Die Geschichte des Films handelt von zwei jungen Männern, die experimentelle Musik hören, bei der viele hohe und tiefe Tonlagen miteinander vermischt werden. Der Wert von realen und vor allem mentalen Räumen steht im Fokus. Der Film ist darauf ausgelegt den Betrachter zu verwirren. Zu Beginn ist das Bild eines Zen Gartens zu sehen. Durch das Herauszoomen der Kamera wird erkennbar, dass der Garten ein Poster an einer Wand darstellt; die zwei jungen Männer sitzen davor und diskutieren über Musik. Durch weiteres Herauszoomen wird eine großformatige Außenansicht eines Gebäudes in Kowloon sichtbar. Zum Schluss weis der Betrachter nicht mehr was er eigentlich gesehen und gehört hat.
Die Filmszene des Gartens wurde in 3D nachgebaut. Es ist eine sehr akkurate Nachbildung, da alles genauso dargestellt wird, wie im Original – Farbe, Struktur, sogar die Hörbedingungen.
RAY/MMK: Warum hast du deine Arbeit „Radio Piece“ genannt?

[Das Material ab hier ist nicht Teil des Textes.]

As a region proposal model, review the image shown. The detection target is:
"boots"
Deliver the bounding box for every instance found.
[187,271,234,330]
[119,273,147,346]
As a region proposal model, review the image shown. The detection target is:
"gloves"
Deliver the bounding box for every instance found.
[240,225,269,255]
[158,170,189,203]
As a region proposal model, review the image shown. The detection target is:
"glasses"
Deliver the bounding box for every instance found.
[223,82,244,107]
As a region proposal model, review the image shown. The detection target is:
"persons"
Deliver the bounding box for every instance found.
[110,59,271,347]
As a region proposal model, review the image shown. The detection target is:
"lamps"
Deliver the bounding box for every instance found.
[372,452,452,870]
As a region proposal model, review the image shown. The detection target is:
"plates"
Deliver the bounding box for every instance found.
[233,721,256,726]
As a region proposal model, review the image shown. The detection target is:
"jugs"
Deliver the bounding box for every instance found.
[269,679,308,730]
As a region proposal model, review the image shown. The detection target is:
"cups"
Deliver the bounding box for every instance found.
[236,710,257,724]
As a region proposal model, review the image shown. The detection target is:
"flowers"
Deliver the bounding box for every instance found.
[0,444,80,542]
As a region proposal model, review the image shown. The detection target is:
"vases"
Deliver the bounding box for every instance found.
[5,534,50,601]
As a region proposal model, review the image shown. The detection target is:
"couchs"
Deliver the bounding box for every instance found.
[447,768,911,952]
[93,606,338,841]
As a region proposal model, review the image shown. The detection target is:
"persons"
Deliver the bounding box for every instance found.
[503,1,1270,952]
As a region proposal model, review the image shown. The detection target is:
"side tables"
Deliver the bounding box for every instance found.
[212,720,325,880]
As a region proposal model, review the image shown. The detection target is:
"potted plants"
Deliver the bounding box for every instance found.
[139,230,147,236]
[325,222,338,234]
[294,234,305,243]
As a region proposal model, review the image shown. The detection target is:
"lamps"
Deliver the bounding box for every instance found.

DC: Es hat mit einzelnen Inspirationen angefangen. Ich hatte eine Vision von indischen, chinesischen oder bangalischen Billiglöhnern, die in einem Geschäft Radio hören, welches mitten im Raum platziert ist. Auf diese Weise verteilt das Radio den Ton in den gesamten Raum. Ich wollte mit dieser Situation arbeiten. Die Idee war vorhanden, aber die Produktion war etwas komplizierter. Es mussten 3D Arbeiten, das Replik eines Raumes und ein Live-Film angefertigt werden.
Meine Arbeit sollte eine Bruchstelle haben. In der Mitte des Films nimmt eine Person im Film die Kopfhörer ab; da der Betrachter einen stereofonen Ton durch seine Kopfhörer hört, wirkt es so, als ob wirklich jemand die Kopfhörer abnimmt. Der Betrachter ist alleine, der Ton ist verschwunden, nur die reine Stille bleibt. Gleichzeitig zoomt die Kamera aus dem Fenster raus in die Stadt und entfernt sich vom gezeigten Raum. Während man da sitzt und wartet, dass etwas geschieht, spürt man für einige Minuten eine unheimlich wirkende Stille.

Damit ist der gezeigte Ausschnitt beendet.